### [Aufgabe]
Beantworten Sie anhand der Nachbetrachtungen folgende Fragen:
1. Wie viele Höhenmeter wurden insgesamt zurückgelegt?
2. Welches Gewicht hatte das Gepäck?
3. Welche App diente zur Navigation?

### [Vorliegender Text]
Nachbetrachtungen

Die harten Fakten sind:

  • 399,7 km
  • 8679 Höhenmeter
  • 20 Tage (keine Ruhetag, aber Tag 14. mit nur 6 km)
  • Gehzeit 89 Stunden und 50 min
  • Durchschnittlich 4,3 km/h

Die weichen (und subjektiven) Fakten sind:

  • Leichtes Gepäck war angenehm (10 kg, inkl. Vesper und 1/2 l H2O)
  • Verpflegungen von den Hütten gut (nach 20 Tagen etwas eintönig)
  • Rucksacküberzug ist das Mehrgewicht von 91g wert, da der Rucksack nicht so durchnässt wie ohne
  • Gamaschen sind topp (bei Regen und über Bäche)
  • „Hvor?“-App zur Navigation ist topp (hatten Papierkarten zwar dabei aber nicht gebraucht)
  • Crogs für abends/nachts/baden prima, sonst wären Joggingschuhe besser, weil man mit denen zur Not auch laufen kann (bei Blasen etc).

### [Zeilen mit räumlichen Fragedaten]
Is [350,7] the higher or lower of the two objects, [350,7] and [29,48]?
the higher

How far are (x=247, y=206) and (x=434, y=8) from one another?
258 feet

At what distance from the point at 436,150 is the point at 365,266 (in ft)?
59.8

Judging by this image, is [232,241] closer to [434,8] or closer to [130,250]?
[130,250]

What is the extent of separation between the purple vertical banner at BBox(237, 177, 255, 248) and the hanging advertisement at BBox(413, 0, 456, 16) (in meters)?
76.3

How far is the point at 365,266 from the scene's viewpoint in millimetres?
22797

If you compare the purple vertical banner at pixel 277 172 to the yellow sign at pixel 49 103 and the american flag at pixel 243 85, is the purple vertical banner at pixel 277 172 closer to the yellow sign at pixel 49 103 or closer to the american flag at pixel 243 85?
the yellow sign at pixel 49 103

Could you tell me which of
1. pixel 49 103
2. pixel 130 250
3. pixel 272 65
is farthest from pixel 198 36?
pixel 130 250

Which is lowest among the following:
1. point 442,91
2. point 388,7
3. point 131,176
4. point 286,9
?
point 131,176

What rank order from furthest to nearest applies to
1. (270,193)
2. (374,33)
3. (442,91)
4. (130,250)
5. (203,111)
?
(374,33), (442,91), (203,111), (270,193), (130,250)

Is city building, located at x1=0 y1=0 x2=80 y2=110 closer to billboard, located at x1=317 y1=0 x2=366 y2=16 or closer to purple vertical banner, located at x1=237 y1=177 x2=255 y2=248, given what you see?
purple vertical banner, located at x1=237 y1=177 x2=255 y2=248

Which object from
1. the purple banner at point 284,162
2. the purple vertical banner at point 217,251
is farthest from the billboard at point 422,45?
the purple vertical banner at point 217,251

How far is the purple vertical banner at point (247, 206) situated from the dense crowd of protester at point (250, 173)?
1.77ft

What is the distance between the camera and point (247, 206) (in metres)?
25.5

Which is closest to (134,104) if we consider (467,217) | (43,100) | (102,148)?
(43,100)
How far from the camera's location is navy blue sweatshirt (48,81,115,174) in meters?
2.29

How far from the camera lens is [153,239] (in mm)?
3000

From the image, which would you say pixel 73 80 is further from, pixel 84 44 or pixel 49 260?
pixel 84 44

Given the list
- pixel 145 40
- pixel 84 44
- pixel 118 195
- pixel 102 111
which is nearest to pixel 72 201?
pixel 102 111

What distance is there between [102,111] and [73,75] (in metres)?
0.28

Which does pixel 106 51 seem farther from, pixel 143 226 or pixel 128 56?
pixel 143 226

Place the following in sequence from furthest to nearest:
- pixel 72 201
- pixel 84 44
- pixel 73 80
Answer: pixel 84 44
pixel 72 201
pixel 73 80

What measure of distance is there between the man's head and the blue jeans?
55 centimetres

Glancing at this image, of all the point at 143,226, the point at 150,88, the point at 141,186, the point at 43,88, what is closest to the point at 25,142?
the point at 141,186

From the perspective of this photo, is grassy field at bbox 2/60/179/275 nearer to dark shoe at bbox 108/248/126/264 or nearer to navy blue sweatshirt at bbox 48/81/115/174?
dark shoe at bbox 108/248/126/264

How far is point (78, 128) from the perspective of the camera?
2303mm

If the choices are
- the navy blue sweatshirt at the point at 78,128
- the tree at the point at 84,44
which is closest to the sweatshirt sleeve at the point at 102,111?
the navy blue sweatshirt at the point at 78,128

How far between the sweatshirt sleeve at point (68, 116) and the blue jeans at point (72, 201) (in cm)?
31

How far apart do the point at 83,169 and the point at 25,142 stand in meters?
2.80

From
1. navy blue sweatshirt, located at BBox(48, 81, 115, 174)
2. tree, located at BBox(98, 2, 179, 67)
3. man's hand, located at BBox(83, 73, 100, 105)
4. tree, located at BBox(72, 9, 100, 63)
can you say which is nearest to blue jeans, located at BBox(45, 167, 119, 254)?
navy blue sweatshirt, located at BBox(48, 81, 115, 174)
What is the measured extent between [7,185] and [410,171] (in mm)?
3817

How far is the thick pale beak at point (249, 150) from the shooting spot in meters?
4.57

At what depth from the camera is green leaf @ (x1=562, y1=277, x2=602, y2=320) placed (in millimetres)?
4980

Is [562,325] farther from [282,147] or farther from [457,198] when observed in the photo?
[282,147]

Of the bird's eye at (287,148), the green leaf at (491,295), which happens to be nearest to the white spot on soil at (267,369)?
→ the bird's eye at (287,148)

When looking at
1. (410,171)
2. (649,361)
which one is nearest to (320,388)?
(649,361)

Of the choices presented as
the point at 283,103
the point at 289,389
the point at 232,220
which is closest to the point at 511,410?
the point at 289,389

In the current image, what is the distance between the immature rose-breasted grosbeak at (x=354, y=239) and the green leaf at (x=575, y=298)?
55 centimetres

### [Antwort]
1. 8679 Höhenmeter.
2. 10 kg, einschließlich Vesper und 1/2 l H2O.
3. Die „Hvor?“-App.